Yes, I suppose he will write again. I do feel like the other email is a tad STRONG! (That's an understatement)
So working on a possible alternative.... how about something like:
"Dear - Thanks for your email. Sorry things didn't go so well for you. It's a tough market - but I'm sure something will come up in time. I have to let you know that have given this a lot of thought, and it's important to let you know that ending our marriage the way you did, by cutting and running, having an affair, while I am pregnant with our first child, and by being unwilling to attend marriage counseling, means I have no intention of being your freind, much less 'best friends'. I get that your done with "us", and that right now our joint investment is in this child. But having space right is great for me and the baby, so thank you for respecting that. Also, because I'll be on mat leave in 4 weeks time, I'm thinking through some practical issues to do with my income and our apartment. I'll be in touch about any decisions I make. Take care"

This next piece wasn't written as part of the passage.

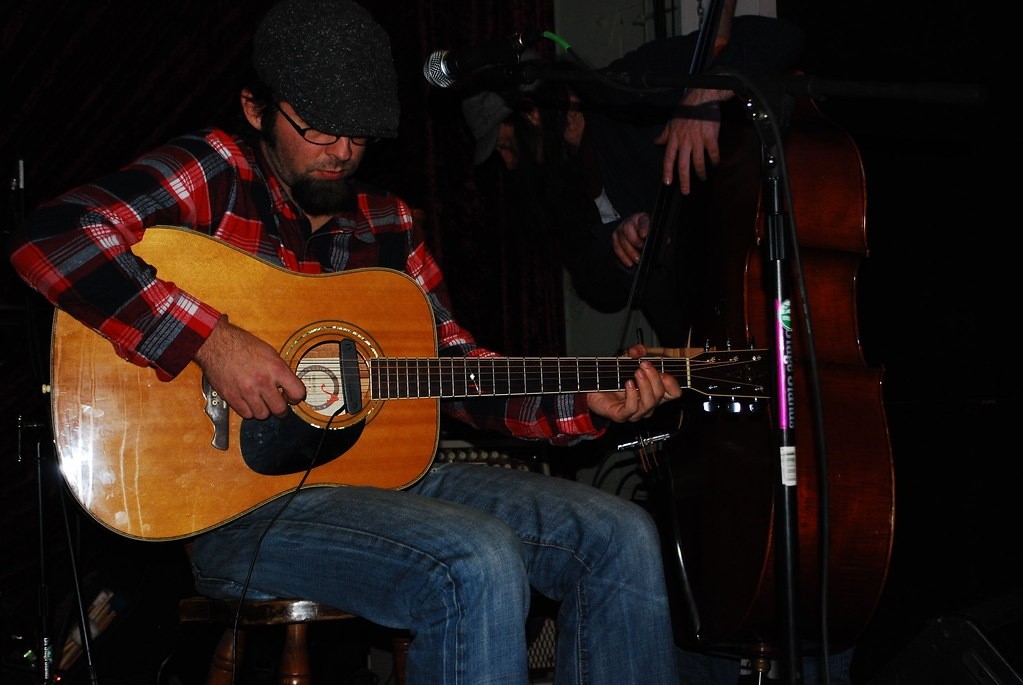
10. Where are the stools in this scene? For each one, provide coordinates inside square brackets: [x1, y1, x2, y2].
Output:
[178, 596, 410, 685]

Could remove bit in bold altogether if it stands out like a sore thumb & is aggressive too soon.
Thoughts? Delete this one too?
Me 36; H 40 baby born in May M:13, T:15 Bomb (OW): Dec 09 began DBing: Feb WH overseas with OW old: http://www.divorcebusting.com/forums/ubbthreads.php?ubb=showflat&Number=2027369#Post2027369
But if you do want to explain to him that you need peace to be left alone, I advise that it be short- 4-5 sentences long. And kind, not bossy. ONLY because he will actually be receptive to the email and not get so angry that he will not "comprehend" it Do you know what I mean?
No contact is done best, IMO, if there is an explanation to the WAS about why you are doing it. Otherwise it comes across as a childish game.
Thanks NM - was writing the other post when I saw your latest. Very good advice as per usual, and I agree that any silence on my part looks like petulance or a tantrum of sorts. I think I can tone this email down further. Let me give it another try.
You mean Puppy or Penny?
Me 36; H 40 baby born in May M:13, T:15 Bomb (OW): Dec 09 began DBing: Feb WH overseas with OW old: http://www.divorcebusting.com/forums/ubbthreads.php?ubb=showflat&Number=2027369#Post2027369
the latest.... Dear - Thanks for your email. Sorry things didn't go so well for you. It's a tough market, but I'm sure something will come up.
Though far from being my wish or choice, I understand that you are done with us, and you are very sure we have no future. The future we do have now is our joint investment is in this child...
Having space and peace right now is important for both me and her... we're doing well... so thanks for respecting this.
I’m also using this time to think things through and start making important changes –for me.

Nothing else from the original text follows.